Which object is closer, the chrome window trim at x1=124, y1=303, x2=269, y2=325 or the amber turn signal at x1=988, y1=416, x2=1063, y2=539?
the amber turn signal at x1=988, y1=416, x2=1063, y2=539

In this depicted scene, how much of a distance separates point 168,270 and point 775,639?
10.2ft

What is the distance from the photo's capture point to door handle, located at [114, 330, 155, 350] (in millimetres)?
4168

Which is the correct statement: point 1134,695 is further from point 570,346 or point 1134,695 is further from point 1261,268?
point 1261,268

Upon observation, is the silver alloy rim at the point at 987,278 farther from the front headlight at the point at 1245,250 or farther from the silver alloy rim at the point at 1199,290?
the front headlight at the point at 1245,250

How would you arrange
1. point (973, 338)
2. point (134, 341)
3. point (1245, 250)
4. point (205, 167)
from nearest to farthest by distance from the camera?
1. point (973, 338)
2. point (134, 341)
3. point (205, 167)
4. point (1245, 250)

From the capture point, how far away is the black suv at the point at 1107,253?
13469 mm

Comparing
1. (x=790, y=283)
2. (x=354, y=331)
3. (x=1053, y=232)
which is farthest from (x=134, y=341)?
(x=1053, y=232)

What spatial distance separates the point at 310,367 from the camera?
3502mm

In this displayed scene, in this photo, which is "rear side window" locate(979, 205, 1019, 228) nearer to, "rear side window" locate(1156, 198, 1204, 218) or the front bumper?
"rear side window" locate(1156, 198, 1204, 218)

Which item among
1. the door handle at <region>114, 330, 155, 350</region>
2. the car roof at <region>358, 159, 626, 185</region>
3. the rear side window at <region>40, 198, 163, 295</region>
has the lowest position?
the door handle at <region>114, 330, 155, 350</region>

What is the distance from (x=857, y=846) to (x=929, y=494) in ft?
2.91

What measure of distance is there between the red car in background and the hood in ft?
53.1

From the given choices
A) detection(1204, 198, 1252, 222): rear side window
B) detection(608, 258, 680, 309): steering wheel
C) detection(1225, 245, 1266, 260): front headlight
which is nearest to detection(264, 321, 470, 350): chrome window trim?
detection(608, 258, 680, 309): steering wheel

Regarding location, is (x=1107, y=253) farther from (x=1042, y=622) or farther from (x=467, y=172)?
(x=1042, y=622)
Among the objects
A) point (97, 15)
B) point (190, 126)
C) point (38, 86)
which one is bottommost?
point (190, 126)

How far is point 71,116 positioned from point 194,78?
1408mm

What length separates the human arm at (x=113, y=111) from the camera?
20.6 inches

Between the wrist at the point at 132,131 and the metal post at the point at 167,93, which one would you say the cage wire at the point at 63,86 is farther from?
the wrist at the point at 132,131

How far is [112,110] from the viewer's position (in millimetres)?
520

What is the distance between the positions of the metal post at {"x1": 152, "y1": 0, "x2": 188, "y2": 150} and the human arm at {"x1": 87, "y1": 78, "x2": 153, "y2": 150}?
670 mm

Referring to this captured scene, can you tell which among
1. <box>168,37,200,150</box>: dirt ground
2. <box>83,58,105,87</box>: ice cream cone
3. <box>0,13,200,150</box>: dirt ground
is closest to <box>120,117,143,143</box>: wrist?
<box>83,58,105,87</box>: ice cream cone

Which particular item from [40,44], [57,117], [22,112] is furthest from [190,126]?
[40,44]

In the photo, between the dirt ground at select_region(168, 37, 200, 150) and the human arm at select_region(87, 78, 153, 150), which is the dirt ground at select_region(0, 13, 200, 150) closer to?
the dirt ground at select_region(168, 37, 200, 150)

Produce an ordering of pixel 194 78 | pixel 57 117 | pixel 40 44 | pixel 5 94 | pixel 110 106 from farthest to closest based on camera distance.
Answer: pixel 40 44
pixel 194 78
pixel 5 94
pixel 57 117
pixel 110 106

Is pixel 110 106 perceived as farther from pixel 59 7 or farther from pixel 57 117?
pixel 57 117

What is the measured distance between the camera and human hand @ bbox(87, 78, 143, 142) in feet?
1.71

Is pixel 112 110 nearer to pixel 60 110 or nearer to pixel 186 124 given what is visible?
========================================
* YOUR GOAL *
Rename "capture point" to "camera position" everywhere in the records above, and reproduce all the records with nothing else changed.

* RESPONSE TO THIS EXERCISE *
Which object is closer, the chrome window trim at x1=124, y1=303, x2=269, y2=325 or the amber turn signal at x1=988, y1=416, x2=1063, y2=539?
the amber turn signal at x1=988, y1=416, x2=1063, y2=539

In this depicted scene, how much of a distance separates point 168,270 and point 775,639?
10.2ft

What is the distance from the photo's camera position to door handle, located at [114, 330, 155, 350] (in millimetres)?
4168

Which is the correct statement: point 1134,695 is further from point 570,346 or point 1134,695 is further from point 1261,268?
point 1261,268

Upon observation, is the silver alloy rim at the point at 987,278 farther from the front headlight at the point at 1245,250 or farther from the silver alloy rim at the point at 1199,290?
the front headlight at the point at 1245,250

How would you arrange
1. point (973, 338)
2. point (134, 341)
3. point (1245, 250)
4. point (205, 167)
from nearest to farthest by distance from the camera?
1. point (973, 338)
2. point (134, 341)
3. point (205, 167)
4. point (1245, 250)

From the camera position, how far away is the black suv at the point at 1107,253?
13469 mm

Comparing
1. (x=790, y=283)
2. (x=354, y=331)
3. (x=1053, y=232)
which is farthest from (x=134, y=341)?
(x=1053, y=232)

What spatial distance separates the point at 310,367 from the camera?
3502mm

In this displayed scene, in this photo, which is "rear side window" locate(979, 205, 1019, 228) nearer to, "rear side window" locate(1156, 198, 1204, 218) or the front bumper?
"rear side window" locate(1156, 198, 1204, 218)

Which item among
1. the door handle at <region>114, 330, 155, 350</region>
2. the car roof at <region>358, 159, 626, 185</region>
3. the rear side window at <region>40, 198, 163, 295</region>
has the lowest position?
the door handle at <region>114, 330, 155, 350</region>

What is the distance from (x=857, y=846) to (x=929, y=494) in ft?
2.91

What measure of distance is there between the red car in background and the hood in ft?
53.1

From the given choices
A) detection(1204, 198, 1252, 222): rear side window
B) detection(608, 258, 680, 309): steering wheel
C) detection(1225, 245, 1266, 260): front headlight
which is nearest to detection(264, 321, 470, 350): chrome window trim?
detection(608, 258, 680, 309): steering wheel

Regarding location, is (x=1107, y=253) farther from (x=1042, y=622) or farther from (x=467, y=172)?
(x=1042, y=622)
Among the objects
A) point (97, 15)
B) point (190, 126)
C) point (38, 86)
which one is bottommost?
point (190, 126)

How far is point 71,116 positioned from point 194,78?
1408mm

What length separates the human arm at (x=113, y=111) from the camera?
20.6 inches

Between the wrist at the point at 132,131 and the metal post at the point at 167,93, which one would you say the cage wire at the point at 63,86 is farther from?
the wrist at the point at 132,131

How far is [112,110] from the viewer's position (in millimetres)?
520

What is the distance between the positions of the metal post at {"x1": 152, "y1": 0, "x2": 188, "y2": 150} and the human arm at {"x1": 87, "y1": 78, "x2": 153, "y2": 150}?
670 mm

Referring to this captured scene, can you tell which among
1. <box>168,37,200,150</box>: dirt ground
2. <box>83,58,105,87</box>: ice cream cone
3. <box>0,13,200,150</box>: dirt ground
is closest to <box>120,117,143,143</box>: wrist?
<box>83,58,105,87</box>: ice cream cone

Which particular item from [40,44], [57,117], [22,112] is furthest from [190,126]?
[40,44]

In the photo, between the dirt ground at select_region(168, 37, 200, 150) and the human arm at select_region(87, 78, 153, 150), which is the dirt ground at select_region(0, 13, 200, 150) closer to?
the dirt ground at select_region(168, 37, 200, 150)

Produce an ordering of pixel 194 78 | pixel 57 117 | pixel 40 44 | pixel 5 94 | pixel 110 106 from farthest to closest based on camera distance.
Answer: pixel 40 44
pixel 194 78
pixel 5 94
pixel 57 117
pixel 110 106

Is pixel 110 106 perceived as farther from pixel 59 7 or farther from pixel 57 117?
pixel 57 117

What is the measured distance between the camera and human hand @ bbox(87, 78, 143, 142) in feet?
1.71

Is pixel 112 110 nearer to pixel 60 110 or nearer to pixel 186 124 given what is visible?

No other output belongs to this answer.